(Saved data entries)
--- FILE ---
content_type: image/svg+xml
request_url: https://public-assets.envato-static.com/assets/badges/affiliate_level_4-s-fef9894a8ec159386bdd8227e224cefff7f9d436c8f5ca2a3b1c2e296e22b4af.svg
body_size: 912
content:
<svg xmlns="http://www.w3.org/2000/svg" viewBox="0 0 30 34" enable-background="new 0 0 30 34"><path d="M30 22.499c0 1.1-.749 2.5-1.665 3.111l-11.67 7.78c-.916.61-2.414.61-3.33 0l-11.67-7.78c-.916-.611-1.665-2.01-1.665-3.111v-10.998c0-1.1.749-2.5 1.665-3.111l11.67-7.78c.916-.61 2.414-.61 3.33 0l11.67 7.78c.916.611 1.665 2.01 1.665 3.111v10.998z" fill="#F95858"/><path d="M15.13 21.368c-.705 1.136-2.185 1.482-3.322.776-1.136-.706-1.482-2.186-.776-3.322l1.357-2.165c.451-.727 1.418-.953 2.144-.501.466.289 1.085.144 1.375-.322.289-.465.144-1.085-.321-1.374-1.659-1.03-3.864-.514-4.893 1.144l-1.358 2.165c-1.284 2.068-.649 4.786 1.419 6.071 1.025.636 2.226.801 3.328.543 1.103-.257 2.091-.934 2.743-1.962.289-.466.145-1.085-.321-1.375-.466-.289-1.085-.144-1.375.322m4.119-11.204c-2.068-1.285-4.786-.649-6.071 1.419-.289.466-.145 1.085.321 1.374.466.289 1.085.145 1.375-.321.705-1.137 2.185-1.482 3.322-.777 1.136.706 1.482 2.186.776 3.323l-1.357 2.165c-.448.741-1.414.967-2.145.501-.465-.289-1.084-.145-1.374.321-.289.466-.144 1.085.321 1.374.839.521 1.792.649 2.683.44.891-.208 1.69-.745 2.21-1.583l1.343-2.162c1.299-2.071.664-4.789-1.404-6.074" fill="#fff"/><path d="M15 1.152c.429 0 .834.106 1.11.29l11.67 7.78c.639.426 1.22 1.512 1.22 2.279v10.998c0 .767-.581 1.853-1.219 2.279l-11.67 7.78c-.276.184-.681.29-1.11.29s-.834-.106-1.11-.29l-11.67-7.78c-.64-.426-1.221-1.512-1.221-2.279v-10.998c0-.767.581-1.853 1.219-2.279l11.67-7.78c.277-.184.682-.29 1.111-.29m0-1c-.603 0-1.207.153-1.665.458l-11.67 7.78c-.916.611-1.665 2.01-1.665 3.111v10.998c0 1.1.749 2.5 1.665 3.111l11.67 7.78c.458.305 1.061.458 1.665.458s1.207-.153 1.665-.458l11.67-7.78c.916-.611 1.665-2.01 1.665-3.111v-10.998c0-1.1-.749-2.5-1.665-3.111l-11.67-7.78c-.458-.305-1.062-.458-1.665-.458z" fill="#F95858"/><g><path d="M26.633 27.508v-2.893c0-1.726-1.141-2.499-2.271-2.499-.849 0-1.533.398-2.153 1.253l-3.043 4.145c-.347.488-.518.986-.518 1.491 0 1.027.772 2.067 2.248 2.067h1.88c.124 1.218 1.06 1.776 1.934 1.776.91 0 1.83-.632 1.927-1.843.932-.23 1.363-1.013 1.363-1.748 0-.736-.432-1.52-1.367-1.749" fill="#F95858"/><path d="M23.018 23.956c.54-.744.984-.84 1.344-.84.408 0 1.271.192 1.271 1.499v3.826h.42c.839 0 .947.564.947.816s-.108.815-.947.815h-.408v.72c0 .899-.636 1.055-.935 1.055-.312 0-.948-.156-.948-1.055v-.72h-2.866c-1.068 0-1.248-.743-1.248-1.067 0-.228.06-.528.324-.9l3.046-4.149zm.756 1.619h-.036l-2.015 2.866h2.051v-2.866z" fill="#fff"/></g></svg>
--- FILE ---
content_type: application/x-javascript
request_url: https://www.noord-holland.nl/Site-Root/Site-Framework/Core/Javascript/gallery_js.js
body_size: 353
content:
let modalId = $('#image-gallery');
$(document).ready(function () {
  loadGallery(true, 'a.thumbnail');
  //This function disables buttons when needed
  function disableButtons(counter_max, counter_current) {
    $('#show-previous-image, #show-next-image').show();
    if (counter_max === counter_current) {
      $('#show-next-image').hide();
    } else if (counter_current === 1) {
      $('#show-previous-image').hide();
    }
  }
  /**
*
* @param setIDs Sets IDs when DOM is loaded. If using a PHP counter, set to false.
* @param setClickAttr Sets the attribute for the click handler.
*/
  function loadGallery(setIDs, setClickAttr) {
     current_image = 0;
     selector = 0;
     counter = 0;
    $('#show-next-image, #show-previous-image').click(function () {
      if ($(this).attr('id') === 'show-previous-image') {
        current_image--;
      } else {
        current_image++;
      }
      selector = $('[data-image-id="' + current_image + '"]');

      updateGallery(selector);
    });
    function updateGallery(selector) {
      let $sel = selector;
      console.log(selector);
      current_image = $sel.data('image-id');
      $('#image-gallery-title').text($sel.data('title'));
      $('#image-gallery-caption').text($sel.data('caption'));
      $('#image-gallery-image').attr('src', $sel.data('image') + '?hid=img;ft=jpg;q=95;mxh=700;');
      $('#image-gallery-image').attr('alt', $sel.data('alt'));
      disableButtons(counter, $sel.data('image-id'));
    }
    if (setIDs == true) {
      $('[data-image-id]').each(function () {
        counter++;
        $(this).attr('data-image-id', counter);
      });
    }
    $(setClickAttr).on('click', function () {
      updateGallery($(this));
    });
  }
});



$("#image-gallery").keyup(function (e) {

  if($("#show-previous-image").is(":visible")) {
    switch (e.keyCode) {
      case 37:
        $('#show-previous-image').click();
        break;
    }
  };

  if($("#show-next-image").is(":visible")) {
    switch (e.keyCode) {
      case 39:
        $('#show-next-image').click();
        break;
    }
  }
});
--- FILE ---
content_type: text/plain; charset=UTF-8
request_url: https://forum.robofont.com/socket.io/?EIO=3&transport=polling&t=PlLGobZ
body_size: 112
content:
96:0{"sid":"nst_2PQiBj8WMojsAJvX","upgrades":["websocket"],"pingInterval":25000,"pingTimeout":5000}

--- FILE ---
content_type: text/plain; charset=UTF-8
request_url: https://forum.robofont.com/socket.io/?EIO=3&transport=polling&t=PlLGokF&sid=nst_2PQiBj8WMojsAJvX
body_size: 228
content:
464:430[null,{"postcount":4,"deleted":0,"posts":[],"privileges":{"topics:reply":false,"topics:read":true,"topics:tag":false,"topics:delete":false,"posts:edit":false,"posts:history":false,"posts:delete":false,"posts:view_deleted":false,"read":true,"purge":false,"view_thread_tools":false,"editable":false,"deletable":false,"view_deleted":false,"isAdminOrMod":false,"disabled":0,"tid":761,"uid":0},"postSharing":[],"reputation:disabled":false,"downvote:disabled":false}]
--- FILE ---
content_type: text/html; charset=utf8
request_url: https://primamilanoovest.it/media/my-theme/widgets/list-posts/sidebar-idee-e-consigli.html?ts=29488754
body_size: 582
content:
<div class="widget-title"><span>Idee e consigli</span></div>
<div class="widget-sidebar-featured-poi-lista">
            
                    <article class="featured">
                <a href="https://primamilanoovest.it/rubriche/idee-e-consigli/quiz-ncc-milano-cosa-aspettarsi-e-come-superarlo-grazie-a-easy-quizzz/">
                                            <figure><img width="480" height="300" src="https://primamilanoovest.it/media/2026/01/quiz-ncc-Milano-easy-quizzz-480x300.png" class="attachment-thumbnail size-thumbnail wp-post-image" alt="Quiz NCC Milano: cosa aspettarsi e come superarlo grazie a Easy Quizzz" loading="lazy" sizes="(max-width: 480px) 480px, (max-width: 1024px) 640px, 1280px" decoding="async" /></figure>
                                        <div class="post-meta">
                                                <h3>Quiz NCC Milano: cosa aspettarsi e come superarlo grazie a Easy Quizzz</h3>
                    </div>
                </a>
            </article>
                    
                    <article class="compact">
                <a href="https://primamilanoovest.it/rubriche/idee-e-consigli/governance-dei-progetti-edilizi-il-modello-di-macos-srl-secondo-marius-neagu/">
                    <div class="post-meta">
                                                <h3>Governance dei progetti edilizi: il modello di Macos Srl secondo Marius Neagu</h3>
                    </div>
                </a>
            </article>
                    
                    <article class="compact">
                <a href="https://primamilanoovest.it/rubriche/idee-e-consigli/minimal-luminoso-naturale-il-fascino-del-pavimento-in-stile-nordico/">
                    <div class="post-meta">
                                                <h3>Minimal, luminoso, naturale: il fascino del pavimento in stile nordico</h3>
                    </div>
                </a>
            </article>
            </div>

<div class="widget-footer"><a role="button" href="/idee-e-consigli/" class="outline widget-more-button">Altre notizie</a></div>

• [TASK ITEM]
Transcribe the lines above between the line holding "body_size: 353" and the line holding "current_image = 0;", inclusive, exactly as they stand and with nothing added.

• [ANSWER FOR THIS EXERCISE]
body_size: 353
content:
let modalId = $('#image-gallery');
$(document).ready(function () {
  loadGallery(true, 'a.thumbnail');
  //This function disables buttons when needed
  function disableButtons(counter_max, counter_current) {
    $('#show-previous-image, #show-next-image').show();
    if (counter_max === counter_current) {
      $('#show-next-image').hide();
    } else if (counter_current === 1) {
      $('#show-previous-image').hide();
    }
  }
  /**
*
* @param setIDs Sets IDs when DOM is loaded. If using a PHP counter, set to false.
* @param setClickAttr Sets the attribute for the click handler.
*/
  function loadGallery(setIDs, setClickAttr) {
     current_image = 0;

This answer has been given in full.